Extrapolatie van de meerjarige trend voor het gehele analysegebied heeft vaak grote impact. Dit komt enerzijds door de lange tijdspanne waarop wordt gekeken (meer dan 20 jaar) waardoor ook het
cumulatief effect groot is. Anderzijds werkt deze meerjarige trend voor zowel alle bestaande als toekomstige woningen in de gehele regio. Bij de prognose is geen rekening gehouden met een ander aanbod aan mobiliteit in een gebied. Anderzijds borgt de extrapolatie van de -op straat geobserveerde- meerjarige trend wel een indirecte koppeling met het mobiliteitsaanbod en welke wijzigingen daar reëel in te verwachten zijn gegeven de nabijheidsindex. De geobserveerde trend is immers een gemeten gemiddelde van verplaatsingsgedrag dat in de praktijk gefaciliteerd kon worden.
modellen
Doordat nu niet in elk model dezelfde aantallen banen zijn
toegevoegd is het eigenlijk niet goed mogelijk om de vergelijking op deze indicator te maken. Immers het toevoegen van meer banen leidt vaak tot een hogere nabijheidsscore en tot ander mobiliteitsgedrag. In het model Metropool zitten ca 160.000 meer banen dan in model Delta. Je vergelijkt wat dat betreft appels met peren.
Langjarige analyse van het CBS-OViN (Onderzoek Verplaatsingen in Nederland) laat zien dat de mate van nabijheid zoals
gedefinieerd in de nabijheidsindex (indicator 1) correleert met het verplaatsingsgedrag van de inwoners in deze gebieden.
Bijvoorbeeld: Inwoners in een gebied met een (hoog)stedelijke nabijheidsindex maken veel meer verplaatsingen over korte afstand (1,5 - 3,5 km) en kiezen daarbij vaker voor de fiets, lopen of het OV. Daarentegen is het aandeel autotrips fors groter in de suburbane milieus, twee tot drie keer zo groot als in het hoogstedelijke milieu. Met het toenemen van het aandeel (hoog)stedelijke klasse zal het mobiliteitsgedrag gaan veranderen.

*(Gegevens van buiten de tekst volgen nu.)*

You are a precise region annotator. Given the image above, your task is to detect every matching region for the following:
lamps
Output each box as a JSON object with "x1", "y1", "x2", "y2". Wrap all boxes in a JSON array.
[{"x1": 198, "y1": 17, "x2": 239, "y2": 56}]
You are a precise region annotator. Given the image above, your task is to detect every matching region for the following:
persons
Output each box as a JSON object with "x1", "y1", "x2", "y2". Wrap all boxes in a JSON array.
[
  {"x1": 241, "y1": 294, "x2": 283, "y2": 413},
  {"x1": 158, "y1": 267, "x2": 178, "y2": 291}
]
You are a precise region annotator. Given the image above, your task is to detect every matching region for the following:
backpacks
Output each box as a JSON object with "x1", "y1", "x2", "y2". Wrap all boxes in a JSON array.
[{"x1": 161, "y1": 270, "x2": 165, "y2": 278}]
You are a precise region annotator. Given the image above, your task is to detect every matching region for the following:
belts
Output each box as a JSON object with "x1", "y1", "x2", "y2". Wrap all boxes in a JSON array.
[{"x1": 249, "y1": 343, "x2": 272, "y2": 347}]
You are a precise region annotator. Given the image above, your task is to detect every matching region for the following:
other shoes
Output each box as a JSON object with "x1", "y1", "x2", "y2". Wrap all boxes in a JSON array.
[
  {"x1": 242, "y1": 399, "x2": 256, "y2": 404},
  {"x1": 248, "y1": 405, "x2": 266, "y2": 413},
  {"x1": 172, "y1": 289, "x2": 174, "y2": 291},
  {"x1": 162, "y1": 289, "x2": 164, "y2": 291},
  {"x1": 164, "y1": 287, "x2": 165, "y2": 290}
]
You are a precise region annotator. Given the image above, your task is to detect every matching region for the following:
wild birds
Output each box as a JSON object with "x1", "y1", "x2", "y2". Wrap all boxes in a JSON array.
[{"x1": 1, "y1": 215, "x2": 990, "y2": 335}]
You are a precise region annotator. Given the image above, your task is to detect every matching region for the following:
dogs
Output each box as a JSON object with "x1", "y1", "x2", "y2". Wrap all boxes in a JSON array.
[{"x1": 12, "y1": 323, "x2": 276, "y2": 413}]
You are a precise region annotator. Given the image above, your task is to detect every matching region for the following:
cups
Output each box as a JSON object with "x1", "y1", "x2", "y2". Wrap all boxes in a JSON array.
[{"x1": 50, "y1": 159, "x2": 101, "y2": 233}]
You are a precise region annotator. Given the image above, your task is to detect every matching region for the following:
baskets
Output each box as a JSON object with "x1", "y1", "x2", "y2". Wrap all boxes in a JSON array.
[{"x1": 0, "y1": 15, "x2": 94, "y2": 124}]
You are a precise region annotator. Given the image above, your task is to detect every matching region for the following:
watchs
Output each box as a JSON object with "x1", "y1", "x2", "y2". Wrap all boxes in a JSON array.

Voor deze berekening wordt voor elke 500x500 meter pixel het aantal nieuwe verplaatsingen bepaald aan de hand van de nieuwe nabijheidsindex. Dit gebeurt op twee manieren:
1. exclusief trend. Hierbij wordt uitgegaan van de modal split zoals die gemiddeld heeft plaatsgevonden in de jaren 2016-2017-2018. Deze modal split wordt op de bestaande en nieuwe woningen geprojecteerd, afhankelijk van de nabijheidsindex
2. inclusief trend. De afgelopen 15 jaar is een duidelijke trend zichtbaar: in stedelijke gebieden wordt steeds meer gefietst en gebruik gemaakt van het ov. Er zijn diverse oorzaken te benoemen voor deze trend. Bij de berekening inclusief trend gaan we ervan uit dat de trend van de afgelopen 15 jaar zich lineair doorzet tot het prognosejaar.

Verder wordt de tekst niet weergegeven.